• [COMPLETA LO SIGUIENTE]:
(A) Responde a estas preguntas sobre el relato de la furgoneta Transit en la carretera:
(i) ¿A qué velocidad se calcula que pasa la furgoneta durante el adelantamiento?
(ii) ¿Quiénes están algo más adelante con sus motos y sus cascos?
(iii) ¿Por qué carril circula la Transit en la nueva subida?
(B) Traduce al inglés esta oración del relato de la furgoneta Transit: "Te encoges de hombros y empiezas Sombrero, imitando el tono chulillo de Pepe Pinto."
(C) Prosigue el relato de la furgoneta Transit en la carretera a partir de su última oración.

• [FRAGMENTO CITADO]:
====
Vas cuesta abajo. Carril derecho de un doble carril. Estés con La Lola se va a los puertos cuando inicias el adelantamiento a una roulotte guiri. Como el guiri pega unos bandazos espantosos, lo adelantas con cuidado. En ese momento, unos destellos de faros te sorprenden en el retrovisor. Miras, y ahí tienes la furgoneta de antes a un palmo, pidiendo impaciente paso libre. Como tenga que frenar, te dices, vamos listos el guiri, yo, y ese cabrón de la Transit. Así que aceleras, vas a tu derecha, y la furgoneta pasa a toda leche, al límite de su velocidad y aprovechando la cuesta abajo. Ciento sesenta, calculas, preguntándote si el tío que va al volante puede controlar lo que lleva entre manos. La respuesta debe de ser sí, porque algo más adelante hay una pareja de la guardia civil con sus motos y sus cascos, y ven pasar al hijoputa y siguen hablando de sus cosas. Te encoges de hombros y empiezas Sombrero, imitando el tono chulillo de Pepe Pinto. Ay, mi sombrero.

Nueva subida, y ahí está, santo cielo, la Transit otra vez, renqueante en la cuesta arriba y, por supuesto, por el carril izquierdo. Te pones detrás, compruebas que ni se inmuta, así que de nuevo te ves obligado a adelantarla por donde no se debe. La maniobra obtiene un furioso rafagazo del luces del conductor, que a estas alturas considera lo vuestro algo personal. Tú, desde luego, empiezas a considerarlo; hasta el punto de que en lugar de la úlcera de duodeno, lo que le deseas ya es un fin de trayecto empotrado contra un trailer. Como mínimo.
====
• [DATOS MOSTRADOS]:
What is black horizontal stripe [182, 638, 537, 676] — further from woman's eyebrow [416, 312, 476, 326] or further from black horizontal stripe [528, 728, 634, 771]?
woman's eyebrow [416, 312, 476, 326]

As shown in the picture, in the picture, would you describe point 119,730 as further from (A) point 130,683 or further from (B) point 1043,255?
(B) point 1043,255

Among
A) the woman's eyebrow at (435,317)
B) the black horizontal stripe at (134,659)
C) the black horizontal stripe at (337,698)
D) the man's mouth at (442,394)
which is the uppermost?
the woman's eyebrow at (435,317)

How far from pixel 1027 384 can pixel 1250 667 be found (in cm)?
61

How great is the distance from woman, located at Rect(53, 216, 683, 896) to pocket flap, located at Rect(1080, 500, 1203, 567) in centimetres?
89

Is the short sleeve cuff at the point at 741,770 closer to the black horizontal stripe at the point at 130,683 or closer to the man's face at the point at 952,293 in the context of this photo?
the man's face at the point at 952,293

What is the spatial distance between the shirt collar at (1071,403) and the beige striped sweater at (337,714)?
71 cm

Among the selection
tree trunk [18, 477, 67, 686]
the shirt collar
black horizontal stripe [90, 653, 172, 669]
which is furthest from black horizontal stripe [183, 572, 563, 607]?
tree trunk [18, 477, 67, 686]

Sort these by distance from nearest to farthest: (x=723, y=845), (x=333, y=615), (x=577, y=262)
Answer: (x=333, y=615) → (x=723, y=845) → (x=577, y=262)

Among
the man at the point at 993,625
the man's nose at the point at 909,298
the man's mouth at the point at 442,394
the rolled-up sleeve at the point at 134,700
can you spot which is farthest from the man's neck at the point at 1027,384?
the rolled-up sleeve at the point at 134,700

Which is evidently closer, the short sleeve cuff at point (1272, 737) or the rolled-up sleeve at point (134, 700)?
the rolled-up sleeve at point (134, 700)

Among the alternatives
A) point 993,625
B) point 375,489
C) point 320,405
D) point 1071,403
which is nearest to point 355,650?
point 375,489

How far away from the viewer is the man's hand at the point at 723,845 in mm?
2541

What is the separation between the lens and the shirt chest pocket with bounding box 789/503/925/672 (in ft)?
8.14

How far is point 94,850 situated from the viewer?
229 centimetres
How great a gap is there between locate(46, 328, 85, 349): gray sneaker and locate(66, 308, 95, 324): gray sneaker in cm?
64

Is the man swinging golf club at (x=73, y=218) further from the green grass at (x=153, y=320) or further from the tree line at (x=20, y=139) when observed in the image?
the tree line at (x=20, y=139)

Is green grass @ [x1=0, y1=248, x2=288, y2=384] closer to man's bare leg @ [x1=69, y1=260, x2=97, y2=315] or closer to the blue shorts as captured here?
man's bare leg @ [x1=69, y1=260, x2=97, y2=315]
====
• [RESULTADOS ESPERADOS]:
(A)
(i) A ciento sesenta.
(ii) Una pareja de la guardia civil.
(iii) Por el carril izquierdo.

(B) You shrug your shoulders and launch into Sombrero, imitating Pepe Pinto's cocky tone.

(C)
El caso es que metes la quinta y te alejas por una cuesta abajo con curvas sinuosas, inicias el adelantamiento a un camión, y de pronto, honor de los honores, como en aquella película de Spielberg, te encuentras de nuevo a la Transit pegada al parachoques, dando unos vaivenes escalofriantes en las curvas. Miras por el retrovisor y por fin puedes ver la cara del conductor: flaquito, escuchimizado. Te da ráfagas con los faros, exigiendo que le cedas el paso o te arrojes a la cuneta para que él no pierda la carrerilla. Pruebas a tocar el pedal del freno sin apretar, sólo para que el otro se aparte un poco y sea prudente, pero ni por esas. Lo llevas como para un chotis. Y lo que te pide el cuerpo es hacerle una pirula en plan kamikaze, para intentar que se salga de la carretera y se casque los cuernos, él y todos los mastuerzos que toman una furgoneta por un coche de carreras, y también todos los guardias que los ven pasar y pasan. Eso es lo que de verdad te apetece, y estás a pique de intentarlo. Pero observas otra vez por el retrovisor el careto del cenutrio y piensas: míralo bien, colega. Fíjate en esa cara y comprenderás que no vale la pena picarse. No compensa romperse el alma por esa mierdecilla de tío. Por ese tiñalpa.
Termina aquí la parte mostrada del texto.